Sonra gitti ve üçüncü adam yaklaştı. Kalçalarımdan tutarak beni ters çevirdi ve dizlerimin üzerine çöktürdü.

Bu sefer ön sevişme yoktu. Gerek de yoktu, daha fazla ıslanmış olsaydım can yeleğine ihtiyacım olurdu. Kendimi yukarı ittim ve ereksiyonunun üzerine geçtim. Her iki kalçamı da kavradı ve bana vurarak tıraş ve yalama hissinin hassasiyetini ve mahremiyetini uzaklaştırdı. Saf bir zevkle inledim.

Diğerlerinin acele etmelerini izledikten sonra beni sert ve hızlı bir şekilde becerdi. Tam olarak istediğim buydu. Ağırlığıma ellerimle destek olup kendimi ona karşı ittim, göğüslerimin altında sallandığını hissettim ve onun penisinin traşlı amıma derinlemesine girmesinin tadını çıkardım.Büyük Zevk ve Bağlantı: Hikaye

Bu hikaye, yeniden zirveye yaklaşırken aldığım büyük zevki anlatıyor. Aleti daha da ileri ve daha sert bir şekilde içime süren kişi, orgazmını içime pompaladığında beni uzaya gönderdi.

Yüzüstü yatağa çöktüm ve birkaç dakika sonra geri çekildi, popomu okşadı ve geri çekildi.

Bu heyecan verici deneyimde, tıraş olmanın fiziksel hissini, yetenekli bir dilin doğru yerde olmasını ve iyi bir şekilde sikilmenin neşesini yaşadım. Acaba diğer adamların yabancılığıyla ilgisi var mıydı?
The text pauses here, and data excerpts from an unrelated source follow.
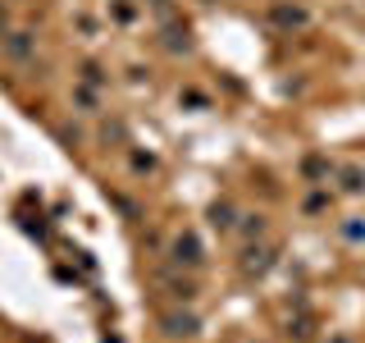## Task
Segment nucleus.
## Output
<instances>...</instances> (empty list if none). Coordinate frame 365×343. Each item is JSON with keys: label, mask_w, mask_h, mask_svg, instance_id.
<instances>
[{"label": "nucleus", "mask_w": 365, "mask_h": 343, "mask_svg": "<svg viewBox=\"0 0 365 343\" xmlns=\"http://www.w3.org/2000/svg\"><path fill=\"white\" fill-rule=\"evenodd\" d=\"M169 252H174V261H178V266H201V261H205L201 238L192 234V229H182V234L174 238V247H169Z\"/></svg>", "instance_id": "nucleus-1"}, {"label": "nucleus", "mask_w": 365, "mask_h": 343, "mask_svg": "<svg viewBox=\"0 0 365 343\" xmlns=\"http://www.w3.org/2000/svg\"><path fill=\"white\" fill-rule=\"evenodd\" d=\"M197 316H187V312H174V316H165V334L169 339H192V334H197Z\"/></svg>", "instance_id": "nucleus-2"}, {"label": "nucleus", "mask_w": 365, "mask_h": 343, "mask_svg": "<svg viewBox=\"0 0 365 343\" xmlns=\"http://www.w3.org/2000/svg\"><path fill=\"white\" fill-rule=\"evenodd\" d=\"M160 284H165L169 297H178V302H192V297H197V284H192V279H169V274H165Z\"/></svg>", "instance_id": "nucleus-3"}, {"label": "nucleus", "mask_w": 365, "mask_h": 343, "mask_svg": "<svg viewBox=\"0 0 365 343\" xmlns=\"http://www.w3.org/2000/svg\"><path fill=\"white\" fill-rule=\"evenodd\" d=\"M274 19H279L283 23V28H302V23H306V9H288V5H279V9H274Z\"/></svg>", "instance_id": "nucleus-4"}, {"label": "nucleus", "mask_w": 365, "mask_h": 343, "mask_svg": "<svg viewBox=\"0 0 365 343\" xmlns=\"http://www.w3.org/2000/svg\"><path fill=\"white\" fill-rule=\"evenodd\" d=\"M242 238H260V234H265V215H242Z\"/></svg>", "instance_id": "nucleus-5"}, {"label": "nucleus", "mask_w": 365, "mask_h": 343, "mask_svg": "<svg viewBox=\"0 0 365 343\" xmlns=\"http://www.w3.org/2000/svg\"><path fill=\"white\" fill-rule=\"evenodd\" d=\"M342 188H347V192H361L365 188V174H361V169H342Z\"/></svg>", "instance_id": "nucleus-6"}, {"label": "nucleus", "mask_w": 365, "mask_h": 343, "mask_svg": "<svg viewBox=\"0 0 365 343\" xmlns=\"http://www.w3.org/2000/svg\"><path fill=\"white\" fill-rule=\"evenodd\" d=\"M215 224H220V229H233V224H237V220H233V206H228V202L215 206Z\"/></svg>", "instance_id": "nucleus-7"}, {"label": "nucleus", "mask_w": 365, "mask_h": 343, "mask_svg": "<svg viewBox=\"0 0 365 343\" xmlns=\"http://www.w3.org/2000/svg\"><path fill=\"white\" fill-rule=\"evenodd\" d=\"M9 55H19V60L28 55V32H14V37H9Z\"/></svg>", "instance_id": "nucleus-8"}, {"label": "nucleus", "mask_w": 365, "mask_h": 343, "mask_svg": "<svg viewBox=\"0 0 365 343\" xmlns=\"http://www.w3.org/2000/svg\"><path fill=\"white\" fill-rule=\"evenodd\" d=\"M342 238H347V243H361L365 229H361V224H342Z\"/></svg>", "instance_id": "nucleus-9"}, {"label": "nucleus", "mask_w": 365, "mask_h": 343, "mask_svg": "<svg viewBox=\"0 0 365 343\" xmlns=\"http://www.w3.org/2000/svg\"><path fill=\"white\" fill-rule=\"evenodd\" d=\"M334 343H347V339H334Z\"/></svg>", "instance_id": "nucleus-10"}]
</instances>
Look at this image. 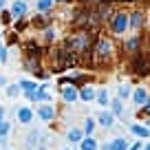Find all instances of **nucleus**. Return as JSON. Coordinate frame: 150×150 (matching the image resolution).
Listing matches in <instances>:
<instances>
[{
	"label": "nucleus",
	"mask_w": 150,
	"mask_h": 150,
	"mask_svg": "<svg viewBox=\"0 0 150 150\" xmlns=\"http://www.w3.org/2000/svg\"><path fill=\"white\" fill-rule=\"evenodd\" d=\"M141 108H144V112H148V115H150V97H148V102H146Z\"/></svg>",
	"instance_id": "c85d7f7f"
},
{
	"label": "nucleus",
	"mask_w": 150,
	"mask_h": 150,
	"mask_svg": "<svg viewBox=\"0 0 150 150\" xmlns=\"http://www.w3.org/2000/svg\"><path fill=\"white\" fill-rule=\"evenodd\" d=\"M132 73H137V75H148L150 73V60L146 55H137V60L132 62Z\"/></svg>",
	"instance_id": "f03ea898"
},
{
	"label": "nucleus",
	"mask_w": 150,
	"mask_h": 150,
	"mask_svg": "<svg viewBox=\"0 0 150 150\" xmlns=\"http://www.w3.org/2000/svg\"><path fill=\"white\" fill-rule=\"evenodd\" d=\"M7 95H9V97H18V95H20V84L7 86Z\"/></svg>",
	"instance_id": "aec40b11"
},
{
	"label": "nucleus",
	"mask_w": 150,
	"mask_h": 150,
	"mask_svg": "<svg viewBox=\"0 0 150 150\" xmlns=\"http://www.w3.org/2000/svg\"><path fill=\"white\" fill-rule=\"evenodd\" d=\"M95 130V122H93V119H86V122H84V132H86V135H91V132H93Z\"/></svg>",
	"instance_id": "b1692460"
},
{
	"label": "nucleus",
	"mask_w": 150,
	"mask_h": 150,
	"mask_svg": "<svg viewBox=\"0 0 150 150\" xmlns=\"http://www.w3.org/2000/svg\"><path fill=\"white\" fill-rule=\"evenodd\" d=\"M53 7V0H38V9L40 11H49Z\"/></svg>",
	"instance_id": "4be33fe9"
},
{
	"label": "nucleus",
	"mask_w": 150,
	"mask_h": 150,
	"mask_svg": "<svg viewBox=\"0 0 150 150\" xmlns=\"http://www.w3.org/2000/svg\"><path fill=\"white\" fill-rule=\"evenodd\" d=\"M128 24H130L132 29H141L144 27V13H141V11H135V13L130 16V20H128Z\"/></svg>",
	"instance_id": "9d476101"
},
{
	"label": "nucleus",
	"mask_w": 150,
	"mask_h": 150,
	"mask_svg": "<svg viewBox=\"0 0 150 150\" xmlns=\"http://www.w3.org/2000/svg\"><path fill=\"white\" fill-rule=\"evenodd\" d=\"M144 150H150V144H148V146H146V148H144Z\"/></svg>",
	"instance_id": "72a5a7b5"
},
{
	"label": "nucleus",
	"mask_w": 150,
	"mask_h": 150,
	"mask_svg": "<svg viewBox=\"0 0 150 150\" xmlns=\"http://www.w3.org/2000/svg\"><path fill=\"white\" fill-rule=\"evenodd\" d=\"M44 38H47V40H53V38H55V29L47 27V29H44Z\"/></svg>",
	"instance_id": "bb28decb"
},
{
	"label": "nucleus",
	"mask_w": 150,
	"mask_h": 150,
	"mask_svg": "<svg viewBox=\"0 0 150 150\" xmlns=\"http://www.w3.org/2000/svg\"><path fill=\"white\" fill-rule=\"evenodd\" d=\"M0 9H5V0H0Z\"/></svg>",
	"instance_id": "473e14b6"
},
{
	"label": "nucleus",
	"mask_w": 150,
	"mask_h": 150,
	"mask_svg": "<svg viewBox=\"0 0 150 150\" xmlns=\"http://www.w3.org/2000/svg\"><path fill=\"white\" fill-rule=\"evenodd\" d=\"M9 130H11V124L2 119V122H0V139H5V137L9 135Z\"/></svg>",
	"instance_id": "a211bd4d"
},
{
	"label": "nucleus",
	"mask_w": 150,
	"mask_h": 150,
	"mask_svg": "<svg viewBox=\"0 0 150 150\" xmlns=\"http://www.w3.org/2000/svg\"><path fill=\"white\" fill-rule=\"evenodd\" d=\"M38 115H40V117H42L44 122H51V119L55 117V106H53L51 102H47L44 106H40V108H38Z\"/></svg>",
	"instance_id": "39448f33"
},
{
	"label": "nucleus",
	"mask_w": 150,
	"mask_h": 150,
	"mask_svg": "<svg viewBox=\"0 0 150 150\" xmlns=\"http://www.w3.org/2000/svg\"><path fill=\"white\" fill-rule=\"evenodd\" d=\"M31 119H33V110L29 106L18 108V122L20 124H31Z\"/></svg>",
	"instance_id": "6e6552de"
},
{
	"label": "nucleus",
	"mask_w": 150,
	"mask_h": 150,
	"mask_svg": "<svg viewBox=\"0 0 150 150\" xmlns=\"http://www.w3.org/2000/svg\"><path fill=\"white\" fill-rule=\"evenodd\" d=\"M20 84V88L24 91V93H33V91H38V84H33V82H29V80H22V82H18Z\"/></svg>",
	"instance_id": "2eb2a0df"
},
{
	"label": "nucleus",
	"mask_w": 150,
	"mask_h": 150,
	"mask_svg": "<svg viewBox=\"0 0 150 150\" xmlns=\"http://www.w3.org/2000/svg\"><path fill=\"white\" fill-rule=\"evenodd\" d=\"M97 102H99V106H106V104L110 102V97H108V91H106V88H102V91L97 93Z\"/></svg>",
	"instance_id": "f3484780"
},
{
	"label": "nucleus",
	"mask_w": 150,
	"mask_h": 150,
	"mask_svg": "<svg viewBox=\"0 0 150 150\" xmlns=\"http://www.w3.org/2000/svg\"><path fill=\"white\" fill-rule=\"evenodd\" d=\"M24 13H27V2H24V0H16L13 7H11V16H16V18H22Z\"/></svg>",
	"instance_id": "1a4fd4ad"
},
{
	"label": "nucleus",
	"mask_w": 150,
	"mask_h": 150,
	"mask_svg": "<svg viewBox=\"0 0 150 150\" xmlns=\"http://www.w3.org/2000/svg\"><path fill=\"white\" fill-rule=\"evenodd\" d=\"M66 47H69V51H73V53H84V51H88V47H91V35L88 33H77V35H71L69 40H66Z\"/></svg>",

Artık düşünmek için zaman yoktu, dördüncü adam oradaydı. Hız yeniden değişti. Ayak bileklerimden başlayıp kalçama kadar öptü, sonra beni yuvarladı, bacaklarımı ayırdı ve dizlerimin içinden karnıma kadar öptü. Her kaburga kemiğimi öptü; göğüslerimi, bileklerimi, dirseklerimi ve koltuk altlarımı öptü. Sonra içime girdi. Kalçalarımız kilitlendiğinde birlikte küçük, emin daireler çizerek hareket etmeye başladık. Birdenbire bu dördüncü adamın Sam olduğuna emin oldum. Umarım öyleydi. Diğerleri izlesin. Artık bunu bizim için ne geliştirebilirler, ne de bozabilirler.

Zevk mükemmel bir şekilde arttı ve bu sefer orgazm tüm vücudumu sarmaya başladı. Tam sevinçten inlemeye başladığımda öpüştük, dudaklarımız ve dillerimiz bir oldu. Elma tatlısı bir nefes. Sam, yavaşça maskeyi yüzümden kaldırdı.

Uyandığımızda “Doğum günün kutlu olsun Holly” diye fısıldadı ve sadece ikimiz kaldığımızda seviştik. Güzeldi.

Tamam, ikinci kez bizi, pano taşıyan yakışıklı doktorlardan oluşan bir ekibin bilimsel araştırma için sikişmemiz için bize para ödediği bir laboratuvarda hayal ettim. Bunu saklamaya ve Sam’e başka bir zaman anlatmaya karar verdim.